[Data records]
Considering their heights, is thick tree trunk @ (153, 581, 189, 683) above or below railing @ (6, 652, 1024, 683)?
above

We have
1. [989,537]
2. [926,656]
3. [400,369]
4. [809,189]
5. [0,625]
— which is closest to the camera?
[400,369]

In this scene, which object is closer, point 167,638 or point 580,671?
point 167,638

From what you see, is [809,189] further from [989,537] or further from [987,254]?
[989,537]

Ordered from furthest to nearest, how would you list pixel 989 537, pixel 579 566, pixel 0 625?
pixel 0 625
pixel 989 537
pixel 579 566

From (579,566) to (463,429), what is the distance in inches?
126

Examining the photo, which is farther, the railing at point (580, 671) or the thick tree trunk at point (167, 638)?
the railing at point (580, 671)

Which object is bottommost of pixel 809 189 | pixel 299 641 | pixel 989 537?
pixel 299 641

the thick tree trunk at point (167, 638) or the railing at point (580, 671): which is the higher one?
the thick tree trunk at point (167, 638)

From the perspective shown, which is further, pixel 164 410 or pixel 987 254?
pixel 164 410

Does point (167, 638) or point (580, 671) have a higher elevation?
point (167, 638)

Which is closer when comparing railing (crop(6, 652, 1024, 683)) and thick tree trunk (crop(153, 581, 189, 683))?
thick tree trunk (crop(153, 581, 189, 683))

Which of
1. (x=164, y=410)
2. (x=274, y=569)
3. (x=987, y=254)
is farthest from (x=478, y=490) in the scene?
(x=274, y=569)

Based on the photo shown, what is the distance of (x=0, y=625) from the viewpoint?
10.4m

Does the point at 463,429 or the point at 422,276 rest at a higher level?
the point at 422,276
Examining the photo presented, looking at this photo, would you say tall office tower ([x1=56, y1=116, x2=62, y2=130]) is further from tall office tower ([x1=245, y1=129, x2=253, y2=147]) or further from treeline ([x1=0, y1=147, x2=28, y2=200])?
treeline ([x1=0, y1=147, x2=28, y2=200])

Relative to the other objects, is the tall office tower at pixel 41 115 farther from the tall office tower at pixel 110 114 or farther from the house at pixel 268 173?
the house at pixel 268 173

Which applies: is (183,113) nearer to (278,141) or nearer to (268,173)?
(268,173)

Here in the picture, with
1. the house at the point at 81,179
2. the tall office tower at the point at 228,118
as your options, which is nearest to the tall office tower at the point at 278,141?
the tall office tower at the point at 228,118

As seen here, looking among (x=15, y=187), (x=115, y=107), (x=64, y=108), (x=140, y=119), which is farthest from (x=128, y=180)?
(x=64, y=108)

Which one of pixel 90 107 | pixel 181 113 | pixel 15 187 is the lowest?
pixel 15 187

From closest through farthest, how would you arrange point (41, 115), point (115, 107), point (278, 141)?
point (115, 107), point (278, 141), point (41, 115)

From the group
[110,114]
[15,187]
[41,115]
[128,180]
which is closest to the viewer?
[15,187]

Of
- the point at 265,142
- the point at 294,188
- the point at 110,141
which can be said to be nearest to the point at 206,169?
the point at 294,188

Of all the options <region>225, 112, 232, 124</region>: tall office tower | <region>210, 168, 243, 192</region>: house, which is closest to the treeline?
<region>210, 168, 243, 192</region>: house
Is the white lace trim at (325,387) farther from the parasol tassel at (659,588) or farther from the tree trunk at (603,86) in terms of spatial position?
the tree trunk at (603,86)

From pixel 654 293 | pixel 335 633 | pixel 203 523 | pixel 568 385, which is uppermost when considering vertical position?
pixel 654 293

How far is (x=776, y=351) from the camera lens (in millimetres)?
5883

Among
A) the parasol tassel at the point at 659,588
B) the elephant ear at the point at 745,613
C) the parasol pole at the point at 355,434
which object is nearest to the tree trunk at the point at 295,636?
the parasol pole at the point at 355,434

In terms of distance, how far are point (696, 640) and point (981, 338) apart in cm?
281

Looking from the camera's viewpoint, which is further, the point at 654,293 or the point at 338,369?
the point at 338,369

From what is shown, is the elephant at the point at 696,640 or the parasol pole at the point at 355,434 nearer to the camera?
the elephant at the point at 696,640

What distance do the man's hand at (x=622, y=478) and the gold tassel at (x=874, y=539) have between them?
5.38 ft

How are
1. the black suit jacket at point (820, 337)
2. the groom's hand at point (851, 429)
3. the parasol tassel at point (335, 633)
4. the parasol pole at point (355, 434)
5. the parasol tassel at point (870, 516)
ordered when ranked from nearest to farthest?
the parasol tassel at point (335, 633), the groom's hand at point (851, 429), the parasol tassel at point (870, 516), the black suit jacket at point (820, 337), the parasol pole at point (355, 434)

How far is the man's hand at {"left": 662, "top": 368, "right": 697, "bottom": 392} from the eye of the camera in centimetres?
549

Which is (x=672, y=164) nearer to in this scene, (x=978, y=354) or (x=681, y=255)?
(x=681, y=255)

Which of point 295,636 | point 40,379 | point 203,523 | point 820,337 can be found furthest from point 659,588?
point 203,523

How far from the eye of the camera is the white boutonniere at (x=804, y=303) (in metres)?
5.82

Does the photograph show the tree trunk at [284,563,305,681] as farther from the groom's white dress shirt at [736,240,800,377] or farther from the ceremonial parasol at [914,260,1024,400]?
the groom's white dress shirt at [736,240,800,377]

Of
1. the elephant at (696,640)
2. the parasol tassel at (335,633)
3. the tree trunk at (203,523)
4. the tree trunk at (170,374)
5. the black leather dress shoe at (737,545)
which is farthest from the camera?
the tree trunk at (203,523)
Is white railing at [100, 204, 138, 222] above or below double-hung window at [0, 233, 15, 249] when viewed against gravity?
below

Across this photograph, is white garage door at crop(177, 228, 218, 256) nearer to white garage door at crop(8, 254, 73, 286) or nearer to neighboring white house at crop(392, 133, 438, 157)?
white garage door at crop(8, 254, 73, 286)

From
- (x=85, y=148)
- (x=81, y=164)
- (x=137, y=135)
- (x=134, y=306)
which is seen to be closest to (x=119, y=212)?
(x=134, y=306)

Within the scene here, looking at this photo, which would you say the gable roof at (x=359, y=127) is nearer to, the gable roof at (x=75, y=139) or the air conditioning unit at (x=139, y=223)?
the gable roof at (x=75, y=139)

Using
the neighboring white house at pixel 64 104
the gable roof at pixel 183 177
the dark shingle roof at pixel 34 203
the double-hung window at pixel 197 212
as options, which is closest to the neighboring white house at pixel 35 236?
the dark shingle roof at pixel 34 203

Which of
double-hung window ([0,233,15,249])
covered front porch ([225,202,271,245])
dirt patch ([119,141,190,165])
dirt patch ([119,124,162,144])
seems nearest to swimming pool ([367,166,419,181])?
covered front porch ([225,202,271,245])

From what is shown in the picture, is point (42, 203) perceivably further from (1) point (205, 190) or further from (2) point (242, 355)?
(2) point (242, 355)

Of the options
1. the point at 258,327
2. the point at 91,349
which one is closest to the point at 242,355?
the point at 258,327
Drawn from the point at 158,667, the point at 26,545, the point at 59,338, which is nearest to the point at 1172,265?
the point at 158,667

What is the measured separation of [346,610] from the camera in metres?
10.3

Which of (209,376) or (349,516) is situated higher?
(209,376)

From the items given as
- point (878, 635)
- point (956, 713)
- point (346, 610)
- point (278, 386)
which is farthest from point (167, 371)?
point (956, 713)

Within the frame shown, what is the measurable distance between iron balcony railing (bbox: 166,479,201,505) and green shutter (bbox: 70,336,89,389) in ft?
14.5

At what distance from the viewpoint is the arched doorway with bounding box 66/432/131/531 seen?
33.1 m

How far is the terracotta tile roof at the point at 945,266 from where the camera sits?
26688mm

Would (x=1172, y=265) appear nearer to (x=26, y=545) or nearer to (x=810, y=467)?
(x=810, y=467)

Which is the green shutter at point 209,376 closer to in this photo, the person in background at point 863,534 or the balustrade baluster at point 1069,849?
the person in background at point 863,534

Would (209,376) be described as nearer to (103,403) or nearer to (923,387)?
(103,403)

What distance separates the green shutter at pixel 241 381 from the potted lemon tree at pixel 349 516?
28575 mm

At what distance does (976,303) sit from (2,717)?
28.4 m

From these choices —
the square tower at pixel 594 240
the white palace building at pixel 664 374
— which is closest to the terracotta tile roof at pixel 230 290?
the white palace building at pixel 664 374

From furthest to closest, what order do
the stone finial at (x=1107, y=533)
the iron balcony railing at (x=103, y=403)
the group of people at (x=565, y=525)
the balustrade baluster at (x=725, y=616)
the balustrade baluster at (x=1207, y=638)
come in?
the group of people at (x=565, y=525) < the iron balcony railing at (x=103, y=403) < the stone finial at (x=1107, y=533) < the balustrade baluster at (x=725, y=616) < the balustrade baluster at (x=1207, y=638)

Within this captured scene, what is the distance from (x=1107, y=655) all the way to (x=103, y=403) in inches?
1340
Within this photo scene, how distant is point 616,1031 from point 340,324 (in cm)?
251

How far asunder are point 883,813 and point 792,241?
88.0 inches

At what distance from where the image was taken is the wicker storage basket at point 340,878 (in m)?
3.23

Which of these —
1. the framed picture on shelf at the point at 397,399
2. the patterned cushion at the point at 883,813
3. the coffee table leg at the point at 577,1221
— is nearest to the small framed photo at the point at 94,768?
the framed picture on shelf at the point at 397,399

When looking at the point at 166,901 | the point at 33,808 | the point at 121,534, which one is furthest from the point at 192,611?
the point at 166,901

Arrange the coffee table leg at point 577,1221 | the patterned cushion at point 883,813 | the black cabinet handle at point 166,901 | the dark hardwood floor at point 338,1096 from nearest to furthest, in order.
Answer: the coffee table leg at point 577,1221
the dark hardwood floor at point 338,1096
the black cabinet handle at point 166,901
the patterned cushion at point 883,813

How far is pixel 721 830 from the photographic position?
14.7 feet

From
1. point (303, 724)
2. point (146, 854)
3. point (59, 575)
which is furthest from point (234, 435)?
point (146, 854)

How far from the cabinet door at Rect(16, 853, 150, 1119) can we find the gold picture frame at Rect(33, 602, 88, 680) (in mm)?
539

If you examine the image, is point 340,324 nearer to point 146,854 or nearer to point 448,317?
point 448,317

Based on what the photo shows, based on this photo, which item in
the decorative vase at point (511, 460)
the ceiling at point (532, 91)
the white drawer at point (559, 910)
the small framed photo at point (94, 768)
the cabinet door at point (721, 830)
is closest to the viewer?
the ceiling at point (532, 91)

> _What you have to do_: Take the line that contains "Arrange the coffee" and every line after it through the end of the listing above, and repeat them exactly.

> _Task response_:
Arrange the coffee table leg at point 577,1221 | the patterned cushion at point 883,813 | the black cabinet handle at point 166,901 | the dark hardwood floor at point 338,1096 from nearest to furthest, in order.
Answer: the coffee table leg at point 577,1221
the dark hardwood floor at point 338,1096
the black cabinet handle at point 166,901
the patterned cushion at point 883,813

How far is pixel 721 830 from the photographic position?
14.7 feet

From
1. point (303, 724)
2. point (146, 854)
3. point (59, 575)
which is furthest from point (234, 435)?
point (146, 854)

How far from the cabinet door at Rect(16, 853, 150, 1119) can we find the gold picture frame at Rect(33, 602, 88, 680) (in mm)?
539

If you examine the image, is point 340,324 nearer to point 146,854 or nearer to point 448,317?
point 448,317

Based on what the photo shows, based on this photo, which item in
the decorative vase at point (511, 460)
the ceiling at point (532, 91)
the white drawer at point (559, 910)
the small framed photo at point (94, 768)
the cabinet door at point (721, 830)
is closest to the viewer?
the ceiling at point (532, 91)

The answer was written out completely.